BEGIN Selected extract
Narrowband Active Noise Controller Components

The algorithms are inherently susceptible to measurement noise because the magnitude of the estimation error determines the step size. The algorithm is robust to low signal-to-noise ratio environments and has a lower computing complexity due to the application of the sign-based criterion in the step-size estimation procedure. By reducing rounding error, the suggested structure optimizes the fixed-point implementation and permits a reduction in the word length. As depicted in Figure 3, the presented method comprises four components:

The first component, the adaptive filter component, implements the adaptive FIR notch filter. Its purpose is to generate the controller output, which contains the same amplitude and opposite phase as the microphonics signal. The FIR notch filter is implemented to calculate the controller output signal based on Equation (1) and transfer it to the actuator. Input signals should be multiplied by w_1,i,x(n) and w_2,i,x(n) (filter coefficients), respectively [17]. Some dual-port memories (DPM) are used to store the frequency, coefficients, and step size, and the D block is a D flip-flop for shifting the samples of sine signals in registers.
END Selected extract
> _Stated problem 1_
Turn every line of the listing below into a numbered list, skipping blank lines.
BEGIN Data in this exercise
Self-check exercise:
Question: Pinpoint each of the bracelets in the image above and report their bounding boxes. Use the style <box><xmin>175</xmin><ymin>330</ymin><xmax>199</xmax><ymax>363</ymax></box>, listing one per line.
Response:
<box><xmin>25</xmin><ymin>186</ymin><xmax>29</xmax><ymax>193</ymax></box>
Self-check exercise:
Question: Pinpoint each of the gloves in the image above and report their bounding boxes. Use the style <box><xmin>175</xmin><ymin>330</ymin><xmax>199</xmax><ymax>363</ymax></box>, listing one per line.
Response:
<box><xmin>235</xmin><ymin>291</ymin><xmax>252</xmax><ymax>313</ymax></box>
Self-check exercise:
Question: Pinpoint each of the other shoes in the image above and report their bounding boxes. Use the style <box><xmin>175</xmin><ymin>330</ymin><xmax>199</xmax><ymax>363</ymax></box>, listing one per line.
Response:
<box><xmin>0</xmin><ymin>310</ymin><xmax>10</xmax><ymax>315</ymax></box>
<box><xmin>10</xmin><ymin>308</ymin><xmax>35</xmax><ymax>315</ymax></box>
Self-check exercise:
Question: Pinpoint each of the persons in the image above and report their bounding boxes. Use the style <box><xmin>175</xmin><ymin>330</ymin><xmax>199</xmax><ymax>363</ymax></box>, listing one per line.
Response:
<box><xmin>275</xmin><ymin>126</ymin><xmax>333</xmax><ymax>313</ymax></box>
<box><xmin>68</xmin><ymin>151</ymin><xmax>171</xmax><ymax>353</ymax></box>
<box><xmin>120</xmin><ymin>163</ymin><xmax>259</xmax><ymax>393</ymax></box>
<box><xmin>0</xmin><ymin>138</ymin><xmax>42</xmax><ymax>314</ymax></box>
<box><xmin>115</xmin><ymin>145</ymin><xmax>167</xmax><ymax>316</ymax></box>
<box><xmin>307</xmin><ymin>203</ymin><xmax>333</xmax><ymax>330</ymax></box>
END Data in this exercise
> _Stated problem 2_
Do these statements agree with the passage on noise controller components above? Answer yes or no for each, and quote the words from the passage that decide it.
(a) The FIR notch filter sends the controller output signal to the actuator.
(b) The D block is a dual-port memory.
(c) The suggested structure allows a longer word length.

> _Written solution 1_
1. Self-check exercise:
2. Question: Pinpoint each of the bracelets in the image above and report their bounding boxes. Use the style <box><xmin>175</xmin><ymin>330</ymin><xmax>199</xmax><ymax>363</ymax></box>, listing one per line.
3. Response:
4. <box><xmin>25</xmin><ymin>186</ymin><xmax>29</xmax><ymax>193</ymax></box>
5. Self-check exercise:
6. Question: Pinpoint each of the gloves in the image above and report their bounding boxes. Use the style <box><xmin>175</xmin><ymin>330</ymin><xmax>199</xmax><ymax>363</ymax></box>, listing one per line.
7. Response:
8. <box><xmin>235</xmin><ymin>291</ymin><xmax>252</xmax><ymax>313</ymax></box>
9. Self-check exercise:
10. Question: Pinpoint each of the other shoes in the image above and report their bounding boxes. Use the style <box><xmin>175</xmin><ymin>330</ymin><xmax>199</xmax><ymax>363</ymax></box>, listing one per line.
11. Response:
12. <box><xmin>0</xmin><ymin>310</ymin><xmax>10</xmax><ymax>315</ymax></box>
13. <box><xmin>10</xmin><ymin>308</ymin><xmax>35</xmax><ymax>315</ymax></box>
14. Self-check exercise:
15. Question: Pinpoint each of the persons in the image above and report their bounding boxes. Use the style <box><xmin>175</xmin><ymin>330</ymin><xmax>199</xmax><ymax>363</ymax></box>, listing one per line.
16. Response:
17. <box><xmin>275</xmin><ymin>126</ymin><xmax>333</xmax><ymax>313</ymax></box>
18. <box><xmin>68</xmin><ymin>151</ymin><xmax>171</xmax><ymax>353</ymax></box>
19. <box><xmin>120</xmin><ymin>163</ymin><xmax>259</xmax><ymax>393</ymax></box>
20. <box><xmin>0</xmin><ymin>138</ymin><xmax>42</xmax><ymax>314</ymax></box>
21. <box><xmin>115</xmin><ymin>145</ymin><xmax>167</xmax><ymax>316</ymax></box>
22. <box><xmin>307</xmin><ymin>203</ymin><xmax>333</xmax><ymax>330</ymax></box>

> _Written solution 2_
(a) Yes: "transfer it to the actuator"
(b) No: "the D block is a D flip-flop for shifting the samples of sine signals in registers"
(c) No: "permits a reduction in the word length"